Facebook Outage: What Went Wrong for the Internet Giant?

essidsolutions

A botched update on Monday, which effectively isolated Facebook from the internet, locked employees out of the system, and caused a global service outage, proved to be catastrophic for the social networking giant. The outage impacted Facebook, WhatsApp, Instagram, and Oculus services and is the biggest such incident, not to mention worse than the 2008 Facebook outage that left 80 million users unable to access the site for a day.

The world’s largest social media service went under for almost six hours on Monday. Besides Facebook, its affiliate messaging, networking, and VR services WhatsApp, Instagram, and Oculus VR were also crippled. The outage is attributed to a configuration change that inadvertently isolated, quite literally, the internet giant’s services from the internet itself.

Beginning at around 11:44 am EDT, the outage was so profound that all these online services went offline all at once. The impact was not confined to any specific region, but was felt across the world. Alarmingly, even Facebook employees couldn’t access the systems as they were locked out.

The outage comes just days after multiple reports published by The Wall Street Journal questioned Facebook’s ethical practices. Recently, WSJ found that Facebook consistently prioritized growth over the safety of its users. For example, the company gave privileged treatment to millions of high-profile users over others, and knew Instagram’s negative impact on the mental health of teenage girls.

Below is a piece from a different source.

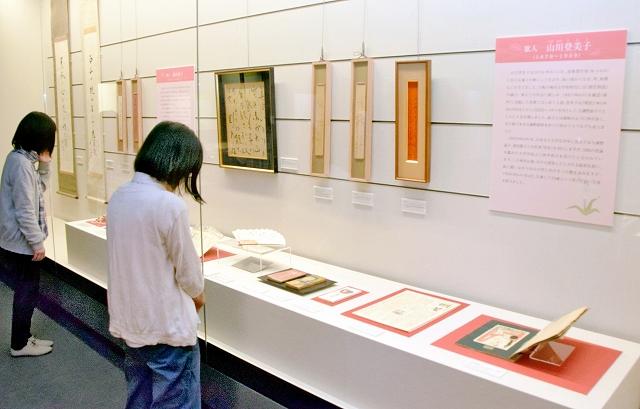 福井ゆかりの詩人、俳人、歌人の直筆資料などが並ぶ企画展「風のうた」=福井市の福井県ふるさと文学館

A day before the outage, former product manager at Facebook, Frances Haugen, also revealed her identity as the whistleblower behind the recent revelations by the WSJ. Speaking on CBS’s 60 MinutesOpens a new window , she also alleged that Facebook’s algorithm prioritizes hate and misinformation. Naturally, the Menlo Park, CA-based company has increasingly become the subject of media, user, and governmental scrutiny.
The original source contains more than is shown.